恋かもしれない
「お風呂、入ろう」

お風呂から上がってすぐにスマホを確認する。けれど期待に外れて画面には何の変化もなかった。

「松崎さん、どうしてるのかな。スマホ見る暇もないのかな。今何をしてるのかな」

なんか、寂しい。

そうか、このモヤモヤは寂しさなのか。

私にとって松崎さんとのラインは、既に日常の一部になっているんだ。

たった一日連絡がないだけでこうだなんて、もしもこのまま既読も返事もなくて放っておかれたら、私はどうなるのかな。

「あ、ダメだ」

ふかーい海の底に沈んでいきそうな気持ちを上げないと、このままで眠ったら悪い夢を見てしまいそうだ。
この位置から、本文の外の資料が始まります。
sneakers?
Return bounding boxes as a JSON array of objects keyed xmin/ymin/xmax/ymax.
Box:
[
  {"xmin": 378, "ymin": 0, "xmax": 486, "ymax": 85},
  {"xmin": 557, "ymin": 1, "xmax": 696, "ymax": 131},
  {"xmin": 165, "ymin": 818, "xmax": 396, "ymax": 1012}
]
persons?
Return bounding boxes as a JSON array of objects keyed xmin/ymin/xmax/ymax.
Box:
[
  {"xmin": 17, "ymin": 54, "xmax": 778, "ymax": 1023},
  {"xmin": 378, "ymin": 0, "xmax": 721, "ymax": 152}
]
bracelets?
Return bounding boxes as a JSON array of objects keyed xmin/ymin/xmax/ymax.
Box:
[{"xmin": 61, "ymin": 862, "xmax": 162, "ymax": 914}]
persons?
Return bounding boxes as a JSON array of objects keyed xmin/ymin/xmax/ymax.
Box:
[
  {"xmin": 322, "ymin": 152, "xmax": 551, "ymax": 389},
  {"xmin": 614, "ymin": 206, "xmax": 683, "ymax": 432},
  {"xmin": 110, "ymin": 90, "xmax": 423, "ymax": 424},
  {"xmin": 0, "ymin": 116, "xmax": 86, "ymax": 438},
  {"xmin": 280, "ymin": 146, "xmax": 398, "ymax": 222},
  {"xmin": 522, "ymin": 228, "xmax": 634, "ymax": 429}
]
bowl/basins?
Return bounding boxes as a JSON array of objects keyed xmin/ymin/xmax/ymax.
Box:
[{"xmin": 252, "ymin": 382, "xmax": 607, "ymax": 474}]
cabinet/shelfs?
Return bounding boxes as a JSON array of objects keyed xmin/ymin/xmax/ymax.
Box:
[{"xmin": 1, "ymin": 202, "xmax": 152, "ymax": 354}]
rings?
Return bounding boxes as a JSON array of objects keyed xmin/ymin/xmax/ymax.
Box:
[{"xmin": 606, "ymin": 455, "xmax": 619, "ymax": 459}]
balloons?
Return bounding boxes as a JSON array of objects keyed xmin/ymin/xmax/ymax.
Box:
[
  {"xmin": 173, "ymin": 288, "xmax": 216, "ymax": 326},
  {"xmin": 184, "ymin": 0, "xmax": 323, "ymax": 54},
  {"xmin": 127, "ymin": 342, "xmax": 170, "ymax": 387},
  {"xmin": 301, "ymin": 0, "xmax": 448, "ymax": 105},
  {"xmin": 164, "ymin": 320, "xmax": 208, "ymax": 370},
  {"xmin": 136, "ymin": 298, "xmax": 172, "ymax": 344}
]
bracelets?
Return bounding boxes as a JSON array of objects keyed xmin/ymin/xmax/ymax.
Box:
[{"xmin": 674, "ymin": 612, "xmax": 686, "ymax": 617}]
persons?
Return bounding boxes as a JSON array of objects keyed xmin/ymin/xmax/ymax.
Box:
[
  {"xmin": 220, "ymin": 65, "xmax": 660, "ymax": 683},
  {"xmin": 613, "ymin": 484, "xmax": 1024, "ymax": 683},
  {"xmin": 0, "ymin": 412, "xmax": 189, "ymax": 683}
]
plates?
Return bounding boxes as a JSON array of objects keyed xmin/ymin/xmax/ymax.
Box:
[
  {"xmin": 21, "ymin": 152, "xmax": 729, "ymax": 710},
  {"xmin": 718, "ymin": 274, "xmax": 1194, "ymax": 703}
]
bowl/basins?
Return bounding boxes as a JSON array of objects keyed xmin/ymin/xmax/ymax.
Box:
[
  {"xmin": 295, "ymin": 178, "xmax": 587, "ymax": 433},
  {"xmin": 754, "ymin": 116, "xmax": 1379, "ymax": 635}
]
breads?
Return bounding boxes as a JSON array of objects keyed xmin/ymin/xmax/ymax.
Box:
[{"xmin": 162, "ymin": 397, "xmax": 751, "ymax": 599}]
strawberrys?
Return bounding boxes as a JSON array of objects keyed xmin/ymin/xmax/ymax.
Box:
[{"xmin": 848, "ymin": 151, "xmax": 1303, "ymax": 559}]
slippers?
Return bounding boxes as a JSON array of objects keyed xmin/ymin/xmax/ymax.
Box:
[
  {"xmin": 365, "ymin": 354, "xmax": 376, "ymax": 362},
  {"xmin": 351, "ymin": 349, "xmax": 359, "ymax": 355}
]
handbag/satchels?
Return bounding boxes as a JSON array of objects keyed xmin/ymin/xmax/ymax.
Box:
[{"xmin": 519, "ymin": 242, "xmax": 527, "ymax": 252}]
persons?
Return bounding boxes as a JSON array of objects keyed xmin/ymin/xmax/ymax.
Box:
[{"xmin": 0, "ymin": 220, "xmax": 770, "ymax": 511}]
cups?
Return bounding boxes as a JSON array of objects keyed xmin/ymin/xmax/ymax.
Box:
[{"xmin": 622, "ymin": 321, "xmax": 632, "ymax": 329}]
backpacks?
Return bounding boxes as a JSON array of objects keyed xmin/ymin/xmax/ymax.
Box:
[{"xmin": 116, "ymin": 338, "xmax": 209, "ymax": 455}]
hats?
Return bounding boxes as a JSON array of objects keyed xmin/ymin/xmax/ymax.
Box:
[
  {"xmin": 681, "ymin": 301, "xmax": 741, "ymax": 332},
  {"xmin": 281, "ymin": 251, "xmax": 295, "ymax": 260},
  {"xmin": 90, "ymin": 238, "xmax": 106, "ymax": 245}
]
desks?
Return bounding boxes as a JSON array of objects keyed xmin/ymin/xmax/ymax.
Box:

それから暫くの間、可愛い猫が出てくる動画を検索して、過ごした。

そして十二時を過ぎ。

ベッドに入ってまどろみはじめた頃、何かが振動している音が聞こえてきた。

定期的なリズムの振動はぜんぜん鳴り止まない。

「あ! まさか電話!?」

がばっと起きて、充電器を刺してあるスマホを見ると、画面がぴかーと光っていて一気に目が覚めた。

「ヤダヤダ待って。こんな遅くに誰? や、松崎さん!?」

慌てて部屋の電気を点けて、通話を選んで出ると、低めの声が耳をくすぐった。